Australia's largest retail group to discontinue reusable plastic bags | News Room Odisha

Australia’s largest retail group to discontinue reusable plastic bags

Canberra:  Following bans on single-use plastic bags across the nation, Australia’s largest supermarket chain, Woolworths, has taken the transition one step further by pledging to phase out all types of plastic bags in their stores.

The company has pledged that its supermarket stores and retail subsidiary, BIG W, would phase out all plastic bags across its Australian stores by June 2023, the change estimated to remove 9,000 tonnes of plastic from circulation annually, reports Xinhua news agency.

While making the announcement on Friday, Managing Director of Woolworths Supermarkets, Natalie Davis, said the reusable bags were originally introduced to help customers adjust to the removal of single-use plastic bags.

“We’ve seen a huge shift in shopping habits since we stopped giving out single-use plastic bags, with eight out of 10 customers now bringing their own bags from home,” she said.

“The reusable plastic bags have played their part and now it’s time to do away with selling plastic shopping bags at our checkouts for good.”

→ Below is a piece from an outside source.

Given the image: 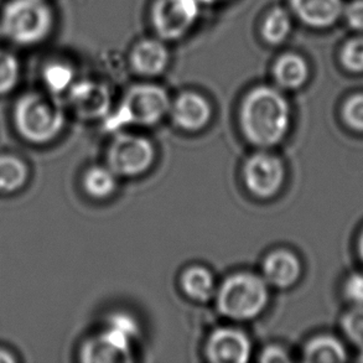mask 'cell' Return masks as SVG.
Returning <instances> with one entry per match:
<instances>
[{"instance_id":"6da1fadb","label":"cell","mask_w":363,"mask_h":363,"mask_svg":"<svg viewBox=\"0 0 363 363\" xmlns=\"http://www.w3.org/2000/svg\"><path fill=\"white\" fill-rule=\"evenodd\" d=\"M245 137L258 147H273L281 142L290 127V108L284 96L262 86L245 96L241 107Z\"/></svg>"},{"instance_id":"7a4b0ae2","label":"cell","mask_w":363,"mask_h":363,"mask_svg":"<svg viewBox=\"0 0 363 363\" xmlns=\"http://www.w3.org/2000/svg\"><path fill=\"white\" fill-rule=\"evenodd\" d=\"M269 291L264 279L250 273L232 275L217 294L221 314L235 320H250L259 315L268 303Z\"/></svg>"},{"instance_id":"3957f363","label":"cell","mask_w":363,"mask_h":363,"mask_svg":"<svg viewBox=\"0 0 363 363\" xmlns=\"http://www.w3.org/2000/svg\"><path fill=\"white\" fill-rule=\"evenodd\" d=\"M51 28L52 14L44 0H13L1 16L3 33L16 44H38Z\"/></svg>"},{"instance_id":"277c9868","label":"cell","mask_w":363,"mask_h":363,"mask_svg":"<svg viewBox=\"0 0 363 363\" xmlns=\"http://www.w3.org/2000/svg\"><path fill=\"white\" fill-rule=\"evenodd\" d=\"M170 108L167 92L152 84H140L128 91L122 106L107 122L109 129L127 124L152 125L159 122Z\"/></svg>"},{"instance_id":"5b68a950","label":"cell","mask_w":363,"mask_h":363,"mask_svg":"<svg viewBox=\"0 0 363 363\" xmlns=\"http://www.w3.org/2000/svg\"><path fill=\"white\" fill-rule=\"evenodd\" d=\"M135 321L128 315H114L108 329L89 340L81 351L84 362H128L130 361L132 340L137 336Z\"/></svg>"},{"instance_id":"8992f818","label":"cell","mask_w":363,"mask_h":363,"mask_svg":"<svg viewBox=\"0 0 363 363\" xmlns=\"http://www.w3.org/2000/svg\"><path fill=\"white\" fill-rule=\"evenodd\" d=\"M15 125L30 142L46 143L64 127V116L40 94H30L18 101L14 111Z\"/></svg>"},{"instance_id":"52a82bcc","label":"cell","mask_w":363,"mask_h":363,"mask_svg":"<svg viewBox=\"0 0 363 363\" xmlns=\"http://www.w3.org/2000/svg\"><path fill=\"white\" fill-rule=\"evenodd\" d=\"M154 162V147L145 138L121 134L108 149L109 169L123 177H137Z\"/></svg>"},{"instance_id":"ba28073f","label":"cell","mask_w":363,"mask_h":363,"mask_svg":"<svg viewBox=\"0 0 363 363\" xmlns=\"http://www.w3.org/2000/svg\"><path fill=\"white\" fill-rule=\"evenodd\" d=\"M200 14V0H157L152 21L164 40H177L191 29Z\"/></svg>"},{"instance_id":"9c48e42d","label":"cell","mask_w":363,"mask_h":363,"mask_svg":"<svg viewBox=\"0 0 363 363\" xmlns=\"http://www.w3.org/2000/svg\"><path fill=\"white\" fill-rule=\"evenodd\" d=\"M243 180L247 189L255 196L269 199L283 186L284 167L278 157L259 152L245 162Z\"/></svg>"},{"instance_id":"30bf717a","label":"cell","mask_w":363,"mask_h":363,"mask_svg":"<svg viewBox=\"0 0 363 363\" xmlns=\"http://www.w3.org/2000/svg\"><path fill=\"white\" fill-rule=\"evenodd\" d=\"M207 357L216 363H245L250 359V342L240 330L218 329L206 345Z\"/></svg>"},{"instance_id":"8fae6325","label":"cell","mask_w":363,"mask_h":363,"mask_svg":"<svg viewBox=\"0 0 363 363\" xmlns=\"http://www.w3.org/2000/svg\"><path fill=\"white\" fill-rule=\"evenodd\" d=\"M290 5L304 24L316 29L333 26L344 14L342 0H290Z\"/></svg>"},{"instance_id":"7c38bea8","label":"cell","mask_w":363,"mask_h":363,"mask_svg":"<svg viewBox=\"0 0 363 363\" xmlns=\"http://www.w3.org/2000/svg\"><path fill=\"white\" fill-rule=\"evenodd\" d=\"M172 118L185 130H200L211 118V107L200 94H182L174 102Z\"/></svg>"},{"instance_id":"4fadbf2b","label":"cell","mask_w":363,"mask_h":363,"mask_svg":"<svg viewBox=\"0 0 363 363\" xmlns=\"http://www.w3.org/2000/svg\"><path fill=\"white\" fill-rule=\"evenodd\" d=\"M71 99L79 116L96 118L108 112L111 96L104 84L96 82H81L72 89Z\"/></svg>"},{"instance_id":"5bb4252c","label":"cell","mask_w":363,"mask_h":363,"mask_svg":"<svg viewBox=\"0 0 363 363\" xmlns=\"http://www.w3.org/2000/svg\"><path fill=\"white\" fill-rule=\"evenodd\" d=\"M263 273L267 283L284 289L299 279L301 265L298 257L289 250H275L265 258Z\"/></svg>"},{"instance_id":"9a60e30c","label":"cell","mask_w":363,"mask_h":363,"mask_svg":"<svg viewBox=\"0 0 363 363\" xmlns=\"http://www.w3.org/2000/svg\"><path fill=\"white\" fill-rule=\"evenodd\" d=\"M169 62L167 48L157 40H143L138 43L130 54V64L135 72L144 76L162 74Z\"/></svg>"},{"instance_id":"2e32d148","label":"cell","mask_w":363,"mask_h":363,"mask_svg":"<svg viewBox=\"0 0 363 363\" xmlns=\"http://www.w3.org/2000/svg\"><path fill=\"white\" fill-rule=\"evenodd\" d=\"M273 74L280 87L300 89L309 77V66L299 55L284 54L277 60Z\"/></svg>"},{"instance_id":"e0dca14e","label":"cell","mask_w":363,"mask_h":363,"mask_svg":"<svg viewBox=\"0 0 363 363\" xmlns=\"http://www.w3.org/2000/svg\"><path fill=\"white\" fill-rule=\"evenodd\" d=\"M306 362H344L346 351L339 340L331 336H319L311 340L305 347Z\"/></svg>"},{"instance_id":"ac0fdd59","label":"cell","mask_w":363,"mask_h":363,"mask_svg":"<svg viewBox=\"0 0 363 363\" xmlns=\"http://www.w3.org/2000/svg\"><path fill=\"white\" fill-rule=\"evenodd\" d=\"M182 286L192 299L206 301L213 295L215 281L208 270L202 267H191L182 275Z\"/></svg>"},{"instance_id":"d6986e66","label":"cell","mask_w":363,"mask_h":363,"mask_svg":"<svg viewBox=\"0 0 363 363\" xmlns=\"http://www.w3.org/2000/svg\"><path fill=\"white\" fill-rule=\"evenodd\" d=\"M117 174H114L107 167H92L86 172L84 177V190L96 199L108 197L116 191L117 187Z\"/></svg>"},{"instance_id":"ffe728a7","label":"cell","mask_w":363,"mask_h":363,"mask_svg":"<svg viewBox=\"0 0 363 363\" xmlns=\"http://www.w3.org/2000/svg\"><path fill=\"white\" fill-rule=\"evenodd\" d=\"M290 29L291 23L289 14L281 8H275L264 19L262 26V36L268 44L278 45L286 39Z\"/></svg>"},{"instance_id":"44dd1931","label":"cell","mask_w":363,"mask_h":363,"mask_svg":"<svg viewBox=\"0 0 363 363\" xmlns=\"http://www.w3.org/2000/svg\"><path fill=\"white\" fill-rule=\"evenodd\" d=\"M26 179L23 162L13 157H0V191L10 192L19 189Z\"/></svg>"},{"instance_id":"7402d4cb","label":"cell","mask_w":363,"mask_h":363,"mask_svg":"<svg viewBox=\"0 0 363 363\" xmlns=\"http://www.w3.org/2000/svg\"><path fill=\"white\" fill-rule=\"evenodd\" d=\"M20 66L14 55L0 50V94L10 92L19 79Z\"/></svg>"},{"instance_id":"603a6c76","label":"cell","mask_w":363,"mask_h":363,"mask_svg":"<svg viewBox=\"0 0 363 363\" xmlns=\"http://www.w3.org/2000/svg\"><path fill=\"white\" fill-rule=\"evenodd\" d=\"M340 59L345 69L350 72H363V36H356L349 40L341 50Z\"/></svg>"},{"instance_id":"cb8c5ba5","label":"cell","mask_w":363,"mask_h":363,"mask_svg":"<svg viewBox=\"0 0 363 363\" xmlns=\"http://www.w3.org/2000/svg\"><path fill=\"white\" fill-rule=\"evenodd\" d=\"M45 82L52 92H62L69 87L72 79L74 71L64 64H52L46 67L44 74Z\"/></svg>"},{"instance_id":"d4e9b609","label":"cell","mask_w":363,"mask_h":363,"mask_svg":"<svg viewBox=\"0 0 363 363\" xmlns=\"http://www.w3.org/2000/svg\"><path fill=\"white\" fill-rule=\"evenodd\" d=\"M345 334L354 345L363 349V306L356 305L342 319Z\"/></svg>"},{"instance_id":"484cf974","label":"cell","mask_w":363,"mask_h":363,"mask_svg":"<svg viewBox=\"0 0 363 363\" xmlns=\"http://www.w3.org/2000/svg\"><path fill=\"white\" fill-rule=\"evenodd\" d=\"M345 122L359 132H363V94L350 97L344 106Z\"/></svg>"},{"instance_id":"4316f807","label":"cell","mask_w":363,"mask_h":363,"mask_svg":"<svg viewBox=\"0 0 363 363\" xmlns=\"http://www.w3.org/2000/svg\"><path fill=\"white\" fill-rule=\"evenodd\" d=\"M345 19L350 28L363 34V0H354L344 8Z\"/></svg>"},{"instance_id":"83f0119b","label":"cell","mask_w":363,"mask_h":363,"mask_svg":"<svg viewBox=\"0 0 363 363\" xmlns=\"http://www.w3.org/2000/svg\"><path fill=\"white\" fill-rule=\"evenodd\" d=\"M345 293L350 301L363 306V274L351 275L345 285Z\"/></svg>"},{"instance_id":"f1b7e54d","label":"cell","mask_w":363,"mask_h":363,"mask_svg":"<svg viewBox=\"0 0 363 363\" xmlns=\"http://www.w3.org/2000/svg\"><path fill=\"white\" fill-rule=\"evenodd\" d=\"M259 359L260 362L264 363H285L290 361L289 356L280 346H268L260 354Z\"/></svg>"},{"instance_id":"f546056e","label":"cell","mask_w":363,"mask_h":363,"mask_svg":"<svg viewBox=\"0 0 363 363\" xmlns=\"http://www.w3.org/2000/svg\"><path fill=\"white\" fill-rule=\"evenodd\" d=\"M13 361H14V359L8 352L0 350V363L13 362Z\"/></svg>"},{"instance_id":"4dcf8cb0","label":"cell","mask_w":363,"mask_h":363,"mask_svg":"<svg viewBox=\"0 0 363 363\" xmlns=\"http://www.w3.org/2000/svg\"><path fill=\"white\" fill-rule=\"evenodd\" d=\"M359 255H361V258H362V260H363V233H362V236H361V238H359Z\"/></svg>"},{"instance_id":"1f68e13d","label":"cell","mask_w":363,"mask_h":363,"mask_svg":"<svg viewBox=\"0 0 363 363\" xmlns=\"http://www.w3.org/2000/svg\"><path fill=\"white\" fill-rule=\"evenodd\" d=\"M217 1H221V0H200V3H203V4H213Z\"/></svg>"}]
</instances>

On Wednesday, New South Wales (NSW) became the last state or territory to prohibit the use of single-use plastic bags, as the state looks to phase out all “problematic”, single-use plastics.

Over the following 12 months, a slew of “problematic” plastic items would join the ban, including plastic straws, plastic cutlery, cotton buds and other single-use plastic containers.

“Single-use plastic items and packaging make up 60 percent of all litter in NSW,” said NSW Environment Minister James Griffin while announcing the ban on Wednesday.

“By stopping the supply of problematic plastic in the first place, we’re helping prevent it from entering our environment as litter, or going into landfills.”

The bans in NSW are part of an “NSW Plastic Action Plan” that aims to stop 2.7 billion items of plastic from entering the environment over the next 20 years.